Mayor Patrick Cannon was getting ready to close the deal with the big-time developer, but was reluctant to take a briefcase containing $20,000 while sitting in his city office.
“I just got to be conscious about that kind of stuff here, you know,” Cannon told the fictitious developer, who was, in fact, an undercover FBI agent.
Yet when the “developer” left, the briefcase, given to Cannon in exchange for his offer to pull strings with important city officials, stayed behind, according to court documents.
Cannon was arrested Wednesday and accused of accepting more than $48,000 in bribes from undercover FBI agents posing as businessmen who wanted to do work with North Carolina’s largest city. He resigned Wednesday evening, less than six months after taking office.
It was a stunning fall for the 47-year-old Democrat who had risen from the city’s public housing projects to become a successful businessman and politician.
According to the criminal complaint, Cannon accepted more than $48,000 in cash, airline tickets, a hotel room and the use of a luxury apartment as bribes and solicited more than $1 million more. If convicted on all charges, Cannon faces up to 50 years in prison and more than $1 million in fines.

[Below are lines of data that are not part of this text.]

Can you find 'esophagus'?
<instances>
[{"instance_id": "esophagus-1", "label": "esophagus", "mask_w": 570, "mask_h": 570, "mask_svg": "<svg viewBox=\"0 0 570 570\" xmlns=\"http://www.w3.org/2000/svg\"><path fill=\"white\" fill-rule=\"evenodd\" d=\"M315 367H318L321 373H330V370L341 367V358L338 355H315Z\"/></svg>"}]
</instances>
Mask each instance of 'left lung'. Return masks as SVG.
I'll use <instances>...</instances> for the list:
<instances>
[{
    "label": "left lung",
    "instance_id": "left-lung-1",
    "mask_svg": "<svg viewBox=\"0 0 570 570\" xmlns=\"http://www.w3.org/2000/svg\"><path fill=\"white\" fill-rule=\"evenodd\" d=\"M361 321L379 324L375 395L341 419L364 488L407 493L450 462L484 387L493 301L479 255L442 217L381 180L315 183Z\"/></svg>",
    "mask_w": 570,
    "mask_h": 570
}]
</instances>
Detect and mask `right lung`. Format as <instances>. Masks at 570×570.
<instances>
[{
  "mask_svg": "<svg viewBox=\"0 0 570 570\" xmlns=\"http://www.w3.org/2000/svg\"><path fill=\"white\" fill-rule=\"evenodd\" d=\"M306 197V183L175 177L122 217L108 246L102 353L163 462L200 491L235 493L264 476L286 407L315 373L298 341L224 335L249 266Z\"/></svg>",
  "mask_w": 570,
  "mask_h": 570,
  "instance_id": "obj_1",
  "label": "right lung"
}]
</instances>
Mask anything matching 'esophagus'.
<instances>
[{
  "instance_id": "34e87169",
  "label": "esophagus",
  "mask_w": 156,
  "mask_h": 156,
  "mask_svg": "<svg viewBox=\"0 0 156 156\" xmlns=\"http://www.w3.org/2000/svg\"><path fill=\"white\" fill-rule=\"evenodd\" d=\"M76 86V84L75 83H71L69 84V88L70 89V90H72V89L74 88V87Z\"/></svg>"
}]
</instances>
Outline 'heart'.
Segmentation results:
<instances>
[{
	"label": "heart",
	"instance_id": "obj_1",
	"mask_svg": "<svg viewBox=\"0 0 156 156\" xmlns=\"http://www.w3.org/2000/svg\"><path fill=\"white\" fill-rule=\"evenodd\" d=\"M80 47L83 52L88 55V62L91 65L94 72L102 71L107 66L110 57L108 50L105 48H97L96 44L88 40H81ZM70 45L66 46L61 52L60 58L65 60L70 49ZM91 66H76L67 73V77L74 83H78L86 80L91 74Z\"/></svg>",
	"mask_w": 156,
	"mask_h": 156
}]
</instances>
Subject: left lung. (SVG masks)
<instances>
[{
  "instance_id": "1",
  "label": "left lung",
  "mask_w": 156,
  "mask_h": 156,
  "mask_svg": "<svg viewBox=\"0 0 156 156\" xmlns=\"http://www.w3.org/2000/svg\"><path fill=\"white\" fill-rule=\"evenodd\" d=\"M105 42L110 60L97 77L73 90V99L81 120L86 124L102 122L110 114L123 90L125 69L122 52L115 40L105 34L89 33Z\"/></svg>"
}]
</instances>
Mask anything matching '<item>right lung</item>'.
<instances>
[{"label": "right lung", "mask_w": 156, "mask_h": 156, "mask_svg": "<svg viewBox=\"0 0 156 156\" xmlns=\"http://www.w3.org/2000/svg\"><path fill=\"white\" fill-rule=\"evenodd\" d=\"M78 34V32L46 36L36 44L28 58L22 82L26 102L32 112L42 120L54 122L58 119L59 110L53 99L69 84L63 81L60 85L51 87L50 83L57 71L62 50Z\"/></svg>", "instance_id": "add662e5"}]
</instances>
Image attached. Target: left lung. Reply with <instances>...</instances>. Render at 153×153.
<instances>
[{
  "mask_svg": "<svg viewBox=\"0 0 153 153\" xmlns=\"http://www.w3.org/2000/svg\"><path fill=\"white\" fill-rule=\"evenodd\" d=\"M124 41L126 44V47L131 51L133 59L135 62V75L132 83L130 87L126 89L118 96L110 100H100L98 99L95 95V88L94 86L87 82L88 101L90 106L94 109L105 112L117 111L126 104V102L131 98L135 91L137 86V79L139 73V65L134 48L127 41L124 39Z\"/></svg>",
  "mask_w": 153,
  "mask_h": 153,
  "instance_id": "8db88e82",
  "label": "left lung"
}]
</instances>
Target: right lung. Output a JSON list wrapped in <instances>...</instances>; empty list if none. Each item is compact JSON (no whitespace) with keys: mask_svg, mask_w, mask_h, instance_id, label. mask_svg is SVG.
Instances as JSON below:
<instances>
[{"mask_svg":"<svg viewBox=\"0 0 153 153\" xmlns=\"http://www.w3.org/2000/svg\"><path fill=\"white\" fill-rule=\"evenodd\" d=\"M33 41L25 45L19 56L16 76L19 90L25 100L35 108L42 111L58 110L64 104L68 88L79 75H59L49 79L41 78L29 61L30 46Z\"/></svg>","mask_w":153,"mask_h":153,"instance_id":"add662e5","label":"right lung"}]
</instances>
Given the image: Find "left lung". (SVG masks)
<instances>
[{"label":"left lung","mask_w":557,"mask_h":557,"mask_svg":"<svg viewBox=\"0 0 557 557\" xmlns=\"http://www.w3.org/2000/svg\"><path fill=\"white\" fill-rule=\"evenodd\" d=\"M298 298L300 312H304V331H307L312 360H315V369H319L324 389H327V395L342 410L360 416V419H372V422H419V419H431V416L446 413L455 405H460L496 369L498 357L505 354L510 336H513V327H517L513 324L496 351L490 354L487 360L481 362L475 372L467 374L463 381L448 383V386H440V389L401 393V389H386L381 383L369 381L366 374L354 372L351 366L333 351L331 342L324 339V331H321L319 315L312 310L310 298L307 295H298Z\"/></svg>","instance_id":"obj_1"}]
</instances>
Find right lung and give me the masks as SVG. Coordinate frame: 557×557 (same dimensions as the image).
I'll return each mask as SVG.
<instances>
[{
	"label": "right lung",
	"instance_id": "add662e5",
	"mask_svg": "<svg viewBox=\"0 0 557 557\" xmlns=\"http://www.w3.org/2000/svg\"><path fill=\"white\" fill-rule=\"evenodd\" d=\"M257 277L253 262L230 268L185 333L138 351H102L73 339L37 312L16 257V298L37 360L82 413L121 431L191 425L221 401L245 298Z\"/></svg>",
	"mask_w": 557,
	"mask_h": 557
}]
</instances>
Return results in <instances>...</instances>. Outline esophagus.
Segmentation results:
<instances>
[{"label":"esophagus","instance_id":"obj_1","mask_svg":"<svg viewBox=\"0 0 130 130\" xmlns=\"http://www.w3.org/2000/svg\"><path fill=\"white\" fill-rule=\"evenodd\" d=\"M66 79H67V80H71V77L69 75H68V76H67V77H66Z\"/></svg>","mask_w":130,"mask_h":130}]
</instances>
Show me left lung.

While working with the undercover agents, Cannon touted his close relationship with Republican Gov. Pat McCrory and a trip to the White House to meet with President Barack Obama and other administration officials, the complaint said.
At one point, an undercover agent said to Cannon: “You’re operating at quite a level, Patrick.”
Cannon, a longtime radio show host and the founder of E-Z Parking, a parking management company, was elected mayor in November, replacing Anthony Foxx, who was named Transportation Secretary by Obama.
Cannon had an initial court appearance Wednesday and was released on $25,000 unsecured bond. He did not return telephone calls seeking comment.
FBI agents posing as commercial real estate developers paid Cannon on five separate occasions between January 2013 and February 2014, according to the complaint. The mayor accepted cash in exchange for access to city officials responsible for planning, zoning and permitting, the complaint said.